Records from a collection
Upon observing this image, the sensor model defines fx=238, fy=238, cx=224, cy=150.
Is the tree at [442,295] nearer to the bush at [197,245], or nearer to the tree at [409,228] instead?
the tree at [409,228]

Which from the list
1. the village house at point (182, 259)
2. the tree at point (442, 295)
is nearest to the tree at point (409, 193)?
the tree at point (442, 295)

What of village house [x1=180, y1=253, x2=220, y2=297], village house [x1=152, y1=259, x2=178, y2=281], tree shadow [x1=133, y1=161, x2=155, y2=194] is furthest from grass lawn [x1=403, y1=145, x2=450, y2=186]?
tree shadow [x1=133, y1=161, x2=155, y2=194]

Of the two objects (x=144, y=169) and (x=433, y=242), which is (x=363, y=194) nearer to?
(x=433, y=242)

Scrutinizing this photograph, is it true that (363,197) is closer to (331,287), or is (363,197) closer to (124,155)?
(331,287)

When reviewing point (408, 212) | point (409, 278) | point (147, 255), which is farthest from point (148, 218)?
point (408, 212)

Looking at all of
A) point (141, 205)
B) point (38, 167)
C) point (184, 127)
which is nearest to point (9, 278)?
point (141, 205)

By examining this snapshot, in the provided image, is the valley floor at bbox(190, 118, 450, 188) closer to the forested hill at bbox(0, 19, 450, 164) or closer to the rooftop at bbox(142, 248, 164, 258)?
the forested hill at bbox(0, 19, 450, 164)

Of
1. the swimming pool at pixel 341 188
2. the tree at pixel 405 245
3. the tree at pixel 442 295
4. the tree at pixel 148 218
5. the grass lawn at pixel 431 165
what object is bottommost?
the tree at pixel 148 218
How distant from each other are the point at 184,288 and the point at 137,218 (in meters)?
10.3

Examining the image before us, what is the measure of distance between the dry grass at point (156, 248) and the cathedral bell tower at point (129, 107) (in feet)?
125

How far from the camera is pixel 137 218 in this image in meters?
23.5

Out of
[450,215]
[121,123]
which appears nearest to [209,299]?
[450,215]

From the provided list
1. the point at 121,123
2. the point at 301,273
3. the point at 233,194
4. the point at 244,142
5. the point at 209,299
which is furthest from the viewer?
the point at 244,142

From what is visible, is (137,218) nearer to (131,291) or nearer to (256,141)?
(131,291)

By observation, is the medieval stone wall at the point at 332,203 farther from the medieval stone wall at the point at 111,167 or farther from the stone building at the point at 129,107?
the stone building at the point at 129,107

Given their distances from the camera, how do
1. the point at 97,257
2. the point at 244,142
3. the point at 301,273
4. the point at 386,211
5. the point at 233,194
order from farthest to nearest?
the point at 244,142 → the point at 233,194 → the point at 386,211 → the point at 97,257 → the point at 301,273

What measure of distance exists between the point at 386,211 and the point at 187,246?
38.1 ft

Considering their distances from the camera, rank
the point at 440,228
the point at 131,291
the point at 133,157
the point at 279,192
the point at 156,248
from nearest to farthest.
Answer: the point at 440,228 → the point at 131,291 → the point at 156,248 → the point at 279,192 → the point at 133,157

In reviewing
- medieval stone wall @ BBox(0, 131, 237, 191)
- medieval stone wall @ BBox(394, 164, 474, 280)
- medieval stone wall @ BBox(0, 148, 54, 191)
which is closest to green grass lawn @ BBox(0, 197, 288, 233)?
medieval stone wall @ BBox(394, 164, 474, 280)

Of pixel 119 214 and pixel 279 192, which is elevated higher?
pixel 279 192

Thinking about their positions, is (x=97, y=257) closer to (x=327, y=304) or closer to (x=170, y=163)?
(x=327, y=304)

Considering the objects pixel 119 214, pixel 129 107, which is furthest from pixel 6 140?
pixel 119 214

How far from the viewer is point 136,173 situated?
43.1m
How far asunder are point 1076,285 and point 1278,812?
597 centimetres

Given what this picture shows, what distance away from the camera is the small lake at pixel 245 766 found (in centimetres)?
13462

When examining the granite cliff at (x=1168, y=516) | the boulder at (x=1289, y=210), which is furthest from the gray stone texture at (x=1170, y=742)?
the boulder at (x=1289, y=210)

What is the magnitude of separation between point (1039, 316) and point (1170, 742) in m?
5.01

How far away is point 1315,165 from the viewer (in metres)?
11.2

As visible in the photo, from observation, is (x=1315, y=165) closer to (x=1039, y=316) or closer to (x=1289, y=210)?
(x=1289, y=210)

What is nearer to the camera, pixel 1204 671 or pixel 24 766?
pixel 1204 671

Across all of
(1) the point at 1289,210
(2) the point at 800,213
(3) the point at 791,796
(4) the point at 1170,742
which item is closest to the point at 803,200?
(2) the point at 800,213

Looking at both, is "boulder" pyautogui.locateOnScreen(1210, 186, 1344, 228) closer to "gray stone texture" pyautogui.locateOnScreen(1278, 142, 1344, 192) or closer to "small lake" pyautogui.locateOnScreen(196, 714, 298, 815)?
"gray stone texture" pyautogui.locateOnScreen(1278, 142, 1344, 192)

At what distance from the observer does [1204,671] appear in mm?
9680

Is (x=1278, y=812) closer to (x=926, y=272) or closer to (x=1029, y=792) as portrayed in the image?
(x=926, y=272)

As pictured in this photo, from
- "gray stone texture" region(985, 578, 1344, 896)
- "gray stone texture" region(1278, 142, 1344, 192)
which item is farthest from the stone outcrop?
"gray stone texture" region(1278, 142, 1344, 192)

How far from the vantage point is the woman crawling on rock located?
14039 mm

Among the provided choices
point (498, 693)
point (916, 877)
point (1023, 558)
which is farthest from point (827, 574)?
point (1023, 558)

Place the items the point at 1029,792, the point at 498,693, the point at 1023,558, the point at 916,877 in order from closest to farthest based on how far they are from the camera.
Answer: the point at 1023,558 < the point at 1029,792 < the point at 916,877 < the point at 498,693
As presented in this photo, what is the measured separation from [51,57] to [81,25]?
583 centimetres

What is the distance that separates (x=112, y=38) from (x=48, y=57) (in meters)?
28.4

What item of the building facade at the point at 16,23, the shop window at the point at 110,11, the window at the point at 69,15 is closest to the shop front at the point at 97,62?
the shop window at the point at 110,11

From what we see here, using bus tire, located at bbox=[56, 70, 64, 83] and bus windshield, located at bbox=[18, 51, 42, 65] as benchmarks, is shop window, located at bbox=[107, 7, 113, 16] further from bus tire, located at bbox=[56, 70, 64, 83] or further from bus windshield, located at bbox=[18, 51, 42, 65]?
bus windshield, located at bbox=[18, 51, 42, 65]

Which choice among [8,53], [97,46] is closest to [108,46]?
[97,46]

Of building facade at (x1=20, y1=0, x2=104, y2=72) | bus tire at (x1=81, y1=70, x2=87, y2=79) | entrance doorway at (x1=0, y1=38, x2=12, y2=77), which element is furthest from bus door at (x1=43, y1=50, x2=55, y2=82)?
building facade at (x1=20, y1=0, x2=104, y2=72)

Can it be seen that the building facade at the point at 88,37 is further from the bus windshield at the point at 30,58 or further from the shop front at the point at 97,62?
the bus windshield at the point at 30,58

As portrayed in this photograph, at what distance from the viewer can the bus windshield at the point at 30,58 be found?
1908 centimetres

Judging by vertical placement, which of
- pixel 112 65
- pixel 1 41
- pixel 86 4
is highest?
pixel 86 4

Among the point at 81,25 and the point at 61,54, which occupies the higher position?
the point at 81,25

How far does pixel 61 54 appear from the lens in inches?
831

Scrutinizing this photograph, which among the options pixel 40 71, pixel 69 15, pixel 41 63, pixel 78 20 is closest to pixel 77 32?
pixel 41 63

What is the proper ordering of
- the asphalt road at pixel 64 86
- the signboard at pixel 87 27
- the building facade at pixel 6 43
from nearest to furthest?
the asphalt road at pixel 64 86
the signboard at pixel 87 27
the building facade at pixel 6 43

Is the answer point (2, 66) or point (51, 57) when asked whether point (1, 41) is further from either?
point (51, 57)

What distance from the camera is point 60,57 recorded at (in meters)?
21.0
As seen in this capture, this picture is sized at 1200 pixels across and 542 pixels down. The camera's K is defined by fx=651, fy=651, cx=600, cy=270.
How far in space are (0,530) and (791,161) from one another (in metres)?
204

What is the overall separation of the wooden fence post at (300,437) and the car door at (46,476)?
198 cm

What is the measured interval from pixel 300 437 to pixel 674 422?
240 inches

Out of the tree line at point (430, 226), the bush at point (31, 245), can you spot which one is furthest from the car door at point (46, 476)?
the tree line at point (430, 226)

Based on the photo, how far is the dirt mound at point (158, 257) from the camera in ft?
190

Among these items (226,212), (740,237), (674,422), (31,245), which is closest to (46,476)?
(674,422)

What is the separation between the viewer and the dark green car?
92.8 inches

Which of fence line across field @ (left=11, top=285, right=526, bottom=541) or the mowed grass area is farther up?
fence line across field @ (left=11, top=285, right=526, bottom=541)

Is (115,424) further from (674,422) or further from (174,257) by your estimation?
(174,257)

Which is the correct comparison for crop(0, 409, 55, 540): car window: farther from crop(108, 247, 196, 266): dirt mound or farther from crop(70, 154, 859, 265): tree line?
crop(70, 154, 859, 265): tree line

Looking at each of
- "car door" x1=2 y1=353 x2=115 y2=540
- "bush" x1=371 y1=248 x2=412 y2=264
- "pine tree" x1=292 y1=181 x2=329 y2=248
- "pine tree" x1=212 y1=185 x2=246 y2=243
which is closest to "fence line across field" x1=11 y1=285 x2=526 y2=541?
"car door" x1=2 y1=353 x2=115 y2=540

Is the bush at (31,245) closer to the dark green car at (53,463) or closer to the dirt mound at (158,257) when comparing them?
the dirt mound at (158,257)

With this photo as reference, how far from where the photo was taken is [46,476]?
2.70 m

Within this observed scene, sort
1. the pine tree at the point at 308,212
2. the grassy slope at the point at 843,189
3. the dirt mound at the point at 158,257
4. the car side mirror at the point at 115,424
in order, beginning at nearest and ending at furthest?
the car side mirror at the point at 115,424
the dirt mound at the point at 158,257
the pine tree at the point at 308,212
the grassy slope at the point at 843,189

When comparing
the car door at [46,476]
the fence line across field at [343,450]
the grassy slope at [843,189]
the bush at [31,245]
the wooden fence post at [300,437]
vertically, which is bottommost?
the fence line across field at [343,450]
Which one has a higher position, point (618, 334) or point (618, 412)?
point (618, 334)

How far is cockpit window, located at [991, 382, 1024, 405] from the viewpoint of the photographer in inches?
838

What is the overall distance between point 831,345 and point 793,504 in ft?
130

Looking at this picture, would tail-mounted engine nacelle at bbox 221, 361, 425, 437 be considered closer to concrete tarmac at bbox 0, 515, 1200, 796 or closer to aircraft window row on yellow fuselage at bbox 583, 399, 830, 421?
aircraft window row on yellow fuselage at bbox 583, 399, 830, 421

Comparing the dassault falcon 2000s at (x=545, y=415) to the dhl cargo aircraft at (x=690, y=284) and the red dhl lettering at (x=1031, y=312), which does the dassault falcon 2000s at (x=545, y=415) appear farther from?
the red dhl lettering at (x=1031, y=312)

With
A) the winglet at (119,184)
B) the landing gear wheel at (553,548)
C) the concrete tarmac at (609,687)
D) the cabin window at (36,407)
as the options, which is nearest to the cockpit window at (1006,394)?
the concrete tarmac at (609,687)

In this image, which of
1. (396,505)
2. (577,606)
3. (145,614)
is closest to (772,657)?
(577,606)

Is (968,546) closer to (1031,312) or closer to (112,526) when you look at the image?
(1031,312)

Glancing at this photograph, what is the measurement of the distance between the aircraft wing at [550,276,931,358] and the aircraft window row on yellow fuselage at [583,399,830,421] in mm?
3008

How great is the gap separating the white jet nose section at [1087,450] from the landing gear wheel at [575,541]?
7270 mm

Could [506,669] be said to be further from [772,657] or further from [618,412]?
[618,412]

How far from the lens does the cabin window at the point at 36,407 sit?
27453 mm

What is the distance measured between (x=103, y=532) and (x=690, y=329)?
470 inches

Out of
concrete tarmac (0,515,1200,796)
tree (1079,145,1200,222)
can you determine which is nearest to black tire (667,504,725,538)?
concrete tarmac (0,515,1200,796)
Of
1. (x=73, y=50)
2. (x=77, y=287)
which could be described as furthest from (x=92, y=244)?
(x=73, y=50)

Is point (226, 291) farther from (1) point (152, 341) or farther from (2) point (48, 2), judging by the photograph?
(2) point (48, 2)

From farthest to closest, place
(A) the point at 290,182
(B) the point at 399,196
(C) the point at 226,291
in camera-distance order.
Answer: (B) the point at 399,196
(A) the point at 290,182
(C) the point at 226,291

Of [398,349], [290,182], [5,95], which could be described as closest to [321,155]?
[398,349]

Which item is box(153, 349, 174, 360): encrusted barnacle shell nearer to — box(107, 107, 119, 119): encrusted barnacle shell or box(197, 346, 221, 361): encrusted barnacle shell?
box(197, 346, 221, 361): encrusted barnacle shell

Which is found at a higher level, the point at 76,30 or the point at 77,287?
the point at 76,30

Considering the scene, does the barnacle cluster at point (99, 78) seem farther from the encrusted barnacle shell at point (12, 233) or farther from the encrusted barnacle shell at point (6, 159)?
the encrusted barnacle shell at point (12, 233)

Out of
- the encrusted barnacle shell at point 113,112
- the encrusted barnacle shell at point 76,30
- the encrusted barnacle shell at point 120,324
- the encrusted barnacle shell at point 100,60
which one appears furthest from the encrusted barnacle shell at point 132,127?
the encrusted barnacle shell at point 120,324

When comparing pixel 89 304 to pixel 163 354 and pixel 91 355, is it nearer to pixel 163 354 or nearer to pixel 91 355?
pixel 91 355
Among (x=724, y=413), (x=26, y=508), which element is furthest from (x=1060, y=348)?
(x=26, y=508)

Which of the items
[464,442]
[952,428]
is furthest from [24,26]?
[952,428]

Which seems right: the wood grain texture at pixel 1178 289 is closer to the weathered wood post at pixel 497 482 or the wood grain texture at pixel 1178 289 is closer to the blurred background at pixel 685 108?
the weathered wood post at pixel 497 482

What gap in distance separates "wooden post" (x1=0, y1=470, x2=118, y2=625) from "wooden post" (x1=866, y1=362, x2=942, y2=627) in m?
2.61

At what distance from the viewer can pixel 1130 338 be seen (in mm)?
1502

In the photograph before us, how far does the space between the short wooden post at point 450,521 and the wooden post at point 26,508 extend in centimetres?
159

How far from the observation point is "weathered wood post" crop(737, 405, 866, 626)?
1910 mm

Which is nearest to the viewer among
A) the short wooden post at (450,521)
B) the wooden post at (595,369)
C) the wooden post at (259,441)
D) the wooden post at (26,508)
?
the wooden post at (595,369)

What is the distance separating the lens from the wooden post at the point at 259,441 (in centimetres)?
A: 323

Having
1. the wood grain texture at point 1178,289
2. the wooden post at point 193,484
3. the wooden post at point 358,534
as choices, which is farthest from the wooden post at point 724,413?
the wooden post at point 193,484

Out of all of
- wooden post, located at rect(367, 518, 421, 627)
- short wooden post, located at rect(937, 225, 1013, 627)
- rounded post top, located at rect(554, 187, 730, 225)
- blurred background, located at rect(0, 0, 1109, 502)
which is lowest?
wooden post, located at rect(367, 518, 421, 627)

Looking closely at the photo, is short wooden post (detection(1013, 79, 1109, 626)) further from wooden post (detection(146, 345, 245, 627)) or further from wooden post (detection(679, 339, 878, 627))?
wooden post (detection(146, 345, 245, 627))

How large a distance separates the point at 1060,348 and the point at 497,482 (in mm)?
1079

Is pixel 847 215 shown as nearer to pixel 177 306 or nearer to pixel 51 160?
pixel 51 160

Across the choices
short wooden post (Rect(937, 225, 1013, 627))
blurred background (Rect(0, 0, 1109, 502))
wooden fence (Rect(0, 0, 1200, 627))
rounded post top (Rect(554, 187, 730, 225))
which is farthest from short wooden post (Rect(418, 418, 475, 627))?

Task description
Repeat the items unchanged, beginning with the line that contains "Of building facade" and continuing through the line that contains "1908 centimetres".

Written response
Of building facade at (x1=20, y1=0, x2=104, y2=72) | bus tire at (x1=81, y1=70, x2=87, y2=79) | entrance doorway at (x1=0, y1=38, x2=12, y2=77), which element is furthest from bus door at (x1=43, y1=50, x2=55, y2=82)?
building facade at (x1=20, y1=0, x2=104, y2=72)

Can it be seen that the building facade at the point at 88,37 is further from the bus windshield at the point at 30,58 or further from the shop front at the point at 97,62?
the bus windshield at the point at 30,58

As portrayed in this photograph, at what distance from the viewer can the bus windshield at the point at 30,58 be found?
1908 centimetres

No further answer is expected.